How does the compiler know not to constant-fold methods like rand?

It seems like for the most part, the compiler tries very hard to compute constant expressions at compile-time, though I’ve seen it give up on loops. But there are situations where it sensibly doesn’t even try, like rand(). How does it know to always compute rand at runtime? Maybe an LLVM thing?

Here’s an example where I call rand() in a custom + method. The B(0)+B(1) part seems absent in the LLVM bitcode, so + is computed at compile-time, but the compiler knows to keep the rand() part for runtime.

struct A end
struct B x::Int end
B() = B(1) # just returns a constant

Base.:+(::A, ::A) = B(1)
Base.:+(::B, ::B) = rand()

f() = A() + A() # @code_llvm same as B()
g() = B(0) + B(1) # @code_llvm same as rand()

I’m not a compiler guy, so take what I say here with a grain of salt.

It’s my understanding that compilers keep track of the side effects associated with code. A side effect could be something like mutating an observable object like an array or a method table, or writing to stdout or a file. That is, something that can be observed from the outside. Code with side effects is often called “impure”.

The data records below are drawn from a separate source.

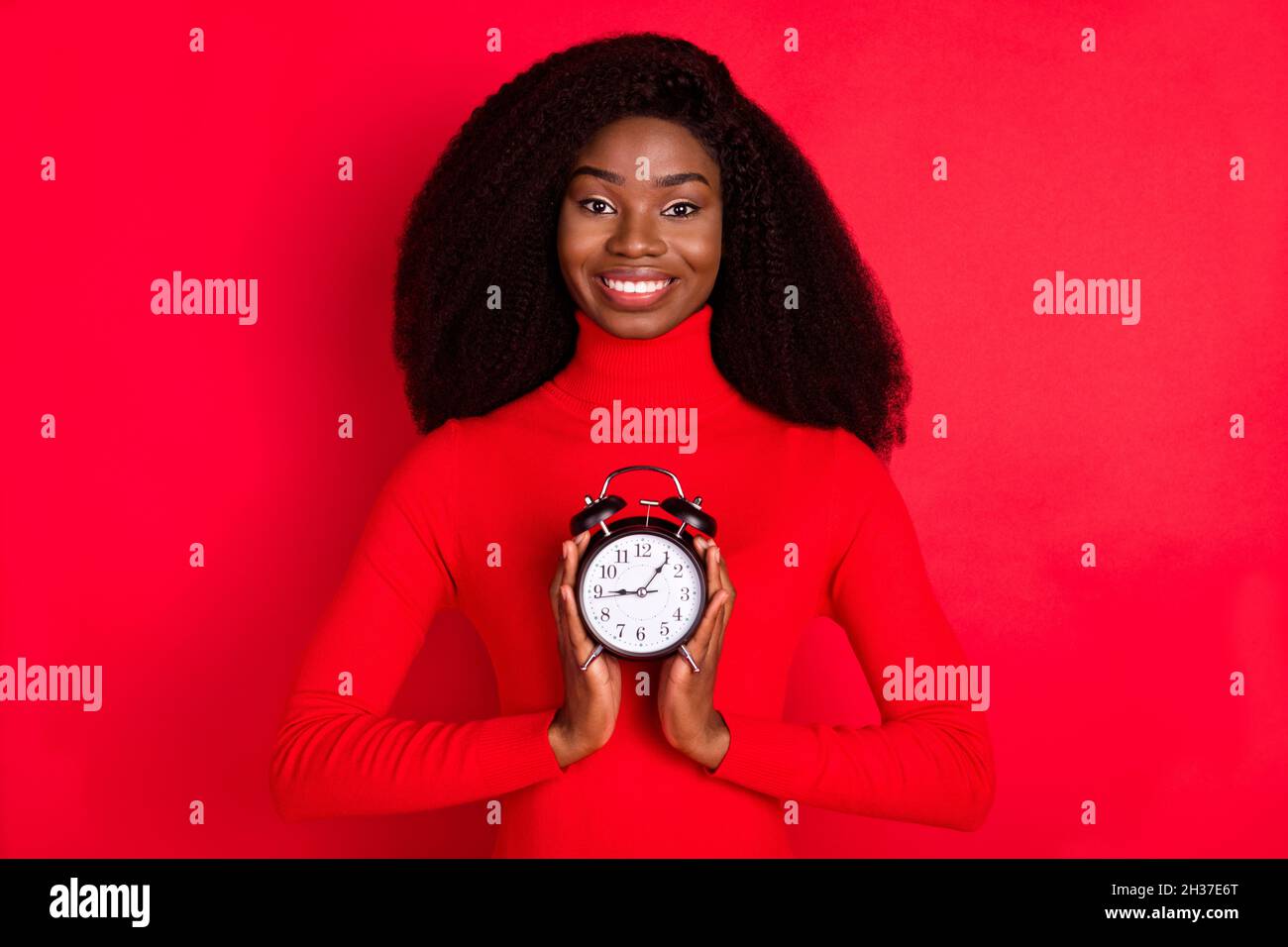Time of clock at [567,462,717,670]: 9:06
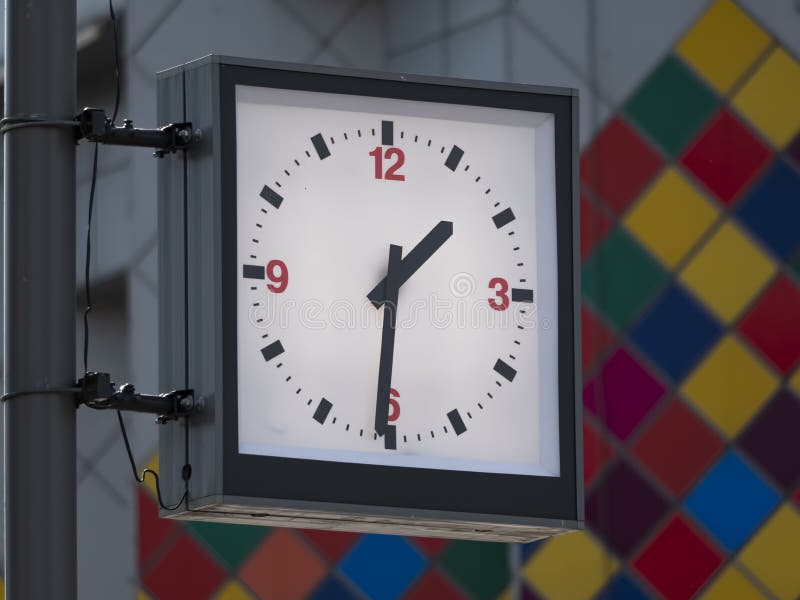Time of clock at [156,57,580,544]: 1:30
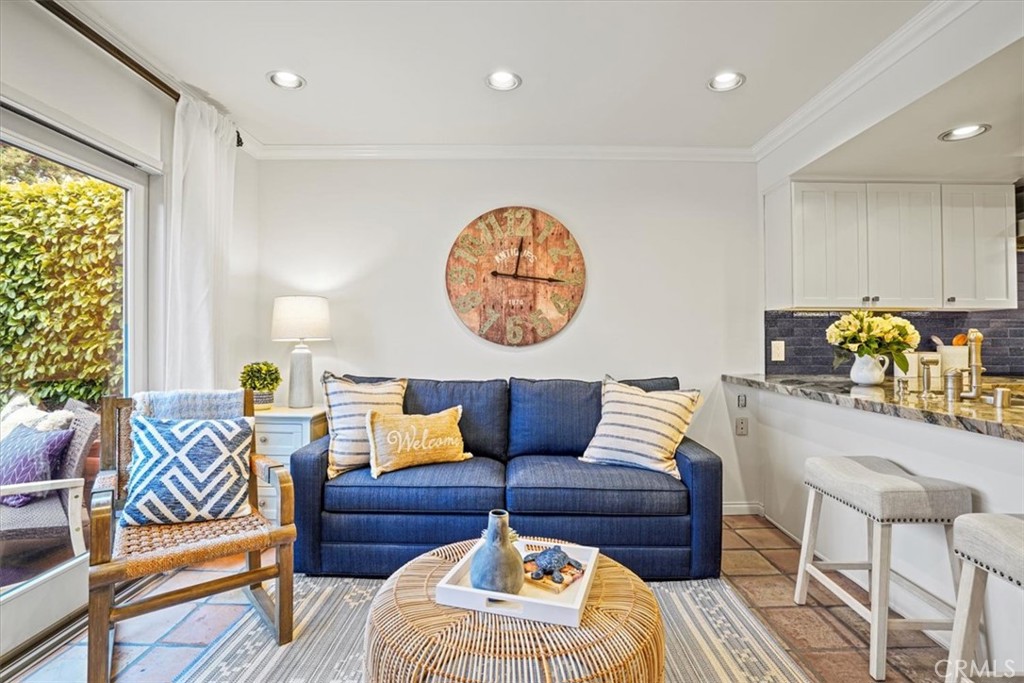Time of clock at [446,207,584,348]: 12:16
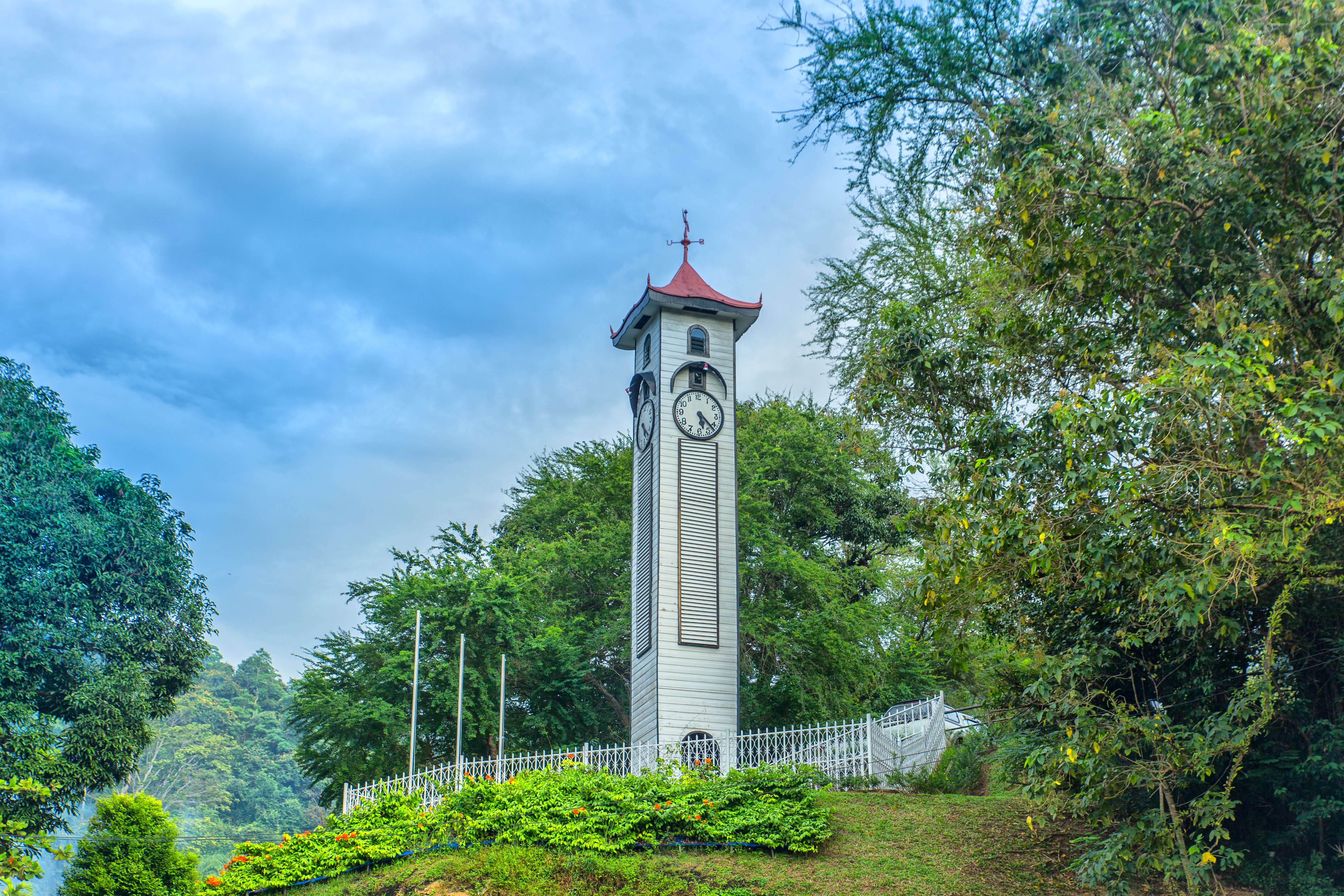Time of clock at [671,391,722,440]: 5:22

The important thing about impure functions, and ONLY impure functions, you can tell the difference between it having been evaluated at compile time vs runtime. For pure functions, there is no way to tell semantically when it was evaluated.

That means the compiler can be certain that the program’s logic will not be changed by evaluating pure code at compile time. In contrast, if it were to evaluate impure code at compile time, the semantics (i.e. behaviour) of the code would change.

In your example, calling rand is impure, because it mutates the global RNG object. This mutation is visible from the outside, both because the RNG object can be directly observed, but also because mutating the global RNG object changes any subsequent calls to rand. This means the behaviour of code where rand was evaluated at compile time vs runtime is different, and so the compiler will not constant fold it.

In contrast, if we create a new RNG inside the function such that it is not observable from the outside, then the compiler can freely compute it at compile time. And indeed it does:

julia> function foo()
           rng = Random.Xoshiro(
           return rand(rng)
foo (generic function with 1 method)

julia> @code_llvm debuginfo=:none dump_module=false foo()
define double @julia_foo_316() #0 {
  ret double 0x3FB2C8232D1285F0

Note that there is no guarantee that the compiler will compute all side pure functions at compile time. The reason is that the compiler is not all-knowing - it only constant folds code if it knows it’s pure, and its knowledge is limited to whatever reasoning mechanisms are built into the compiler.

Edit: In Julia 1.8, the compiler’s understanding of side effects has gotten a major upgrade (link Take purity modeling seriously by Keno · Pull Request #43852 · JuliaLang/julia · GitHub), and there is now a dedicated compiler-internal system to talk about which assumptions the compiler can make about the code. On the master branch, you can read more about this by looking at the docstring for Base.@assume_effects.

Here is a snippet of the very long docstring, that explains the macro setting Base.@assume_effects :foldable. It explains that Julia will constant fold expressions if they are:

  • Consistent, meaning that for identical inputs, it will always return identical outputs
  • Side-effect free, and
  • Will either return or throw an exception in a reasonable amount of time, i.e. no infinite looping.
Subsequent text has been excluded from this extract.